* Quoted passage *
'''

Security

API Key Generator

Generate random access tokens for your API. Configure prefix, length and alphabet. Everything runs in your browser using crypto.getRandomValues.

What an API key is and when to use one

An API key is a secret string a client sends with every HTTP request to authenticate. Unlike username and password, it's designed to authenticate services, not people. It usually shows up in headers like Authorization: Bearer ... or in query parameters such as ?api_key=....

API keys are great for server-to-server integrations (a script calling Stripe, a cron job pushing files to S3) and for testing tools. They're not ideal for end users — that's what OAuth or signed JWTs are for.

How we generate the key

Each character is sampled from crypto.getRandomValues, the browser's cryptographic API, mapped to the alphabet you pick:

  • Hexadecimal: 16 possible characters (0-9, a-f). 4 bits per character.
  • Base62: 62 characters (A-Z, a-z, 0-9). About 5.95 bits per character.
  • Base64 URL-safe: 64 characters (including - and _). 6 bits per character, ideal for URL tokens with no escaping.

Length and entropy guidance

An API key should carry at least 128 bits of entropy. That translates to:

  1. 32 hex characters.
  2. 22 base62 characters.
  3. 22 base64url characters.

For critical tokens (master keys, webhook keys with broad privileges) bump entropy to 256 bits: 64 hex, 43 base62 or 43 base64url. Stripe uses 32+ random characters after the prefix. GitHub PATs use 40 hex characters.

'''

* What is being asked *
Continue the API key generator page above, picking up right after its last sentence about GitHub PATs.

* Given data *
'''

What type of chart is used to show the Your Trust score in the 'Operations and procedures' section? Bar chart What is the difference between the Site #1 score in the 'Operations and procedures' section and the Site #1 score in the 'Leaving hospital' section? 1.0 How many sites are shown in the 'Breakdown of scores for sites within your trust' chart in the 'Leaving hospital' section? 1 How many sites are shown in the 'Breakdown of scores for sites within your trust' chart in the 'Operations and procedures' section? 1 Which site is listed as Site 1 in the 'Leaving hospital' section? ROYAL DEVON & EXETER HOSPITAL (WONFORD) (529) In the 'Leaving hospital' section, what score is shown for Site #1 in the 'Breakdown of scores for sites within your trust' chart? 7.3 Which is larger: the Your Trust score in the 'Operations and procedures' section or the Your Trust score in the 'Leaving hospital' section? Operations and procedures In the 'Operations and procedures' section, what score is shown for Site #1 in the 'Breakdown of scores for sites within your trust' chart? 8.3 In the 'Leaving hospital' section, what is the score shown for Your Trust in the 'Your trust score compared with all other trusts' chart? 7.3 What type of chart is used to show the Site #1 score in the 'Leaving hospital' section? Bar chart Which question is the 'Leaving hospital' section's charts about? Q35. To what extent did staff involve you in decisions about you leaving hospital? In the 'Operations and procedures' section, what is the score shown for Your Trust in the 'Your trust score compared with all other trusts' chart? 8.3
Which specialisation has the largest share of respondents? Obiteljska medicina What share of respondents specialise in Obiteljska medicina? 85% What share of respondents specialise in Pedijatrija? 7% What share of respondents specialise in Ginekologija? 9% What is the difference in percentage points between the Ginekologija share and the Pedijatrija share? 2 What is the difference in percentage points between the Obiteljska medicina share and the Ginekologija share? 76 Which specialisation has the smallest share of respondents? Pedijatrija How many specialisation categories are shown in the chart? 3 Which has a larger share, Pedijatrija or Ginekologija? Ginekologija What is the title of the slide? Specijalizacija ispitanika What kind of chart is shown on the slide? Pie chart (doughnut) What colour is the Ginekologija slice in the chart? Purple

'''

* Task response *
Best practices for prefixes

A readable prefix simplifies day-to-day operations. Conventions that work:

  • sk_ for "secret key" (server-side only).
  • pk_ for "publishable key" (safe in frontend code).
  • _live_ and _test_ to distinguish production from sandbox.
  • Product prefix: ghp_ (GitHub PAT), xoxb- (Slack bot).

The prefix also lets tools like GitGuardian or TruffleHog detect leaked keys in public repositories. If your prefix is generic, those scanners won't find it.

Storage and rotation

Generating the key is just the start. To make it actually safe:

  • Never commit it. Use environment variables or a secret manager (AWS Secrets Manager, Vault, Doppler, 1Password CLI).
  • Store a hash, not plaintext. If your database leaks, the keys are still useless. Show the key only once, on creation.
  • Rotate regularly. Every 90 days for production, immediately if you suspect a leak.
  • Limit scopes. A least-privilege key contains the blast radius of a leak.
  • Log usage. IP, user agent and endpoint help you spot abuse early.

Common mistakes

The same problems show up over and over in real projects:

  • API keys in the frontend JavaScript bundle.
  • "Temporary" keys shared in Slack that never get rotated.
  • One key shared across the whole team.
  • No expiration, no last-used field, no way to know if it's still active.
  • Cross-environment reuse (test key works in production).

FAQ

How long should an API key be?

At least 128 bits of entropy: 32 hex or 22 base62 characters. For critical keys, 256 bits (64 hex or 43 base62).

Which prefix should I use?

Something short that identifies environment and product: sk_live_, sk_test_, pk_. Helps log scanning and rotation.

Hex or base62?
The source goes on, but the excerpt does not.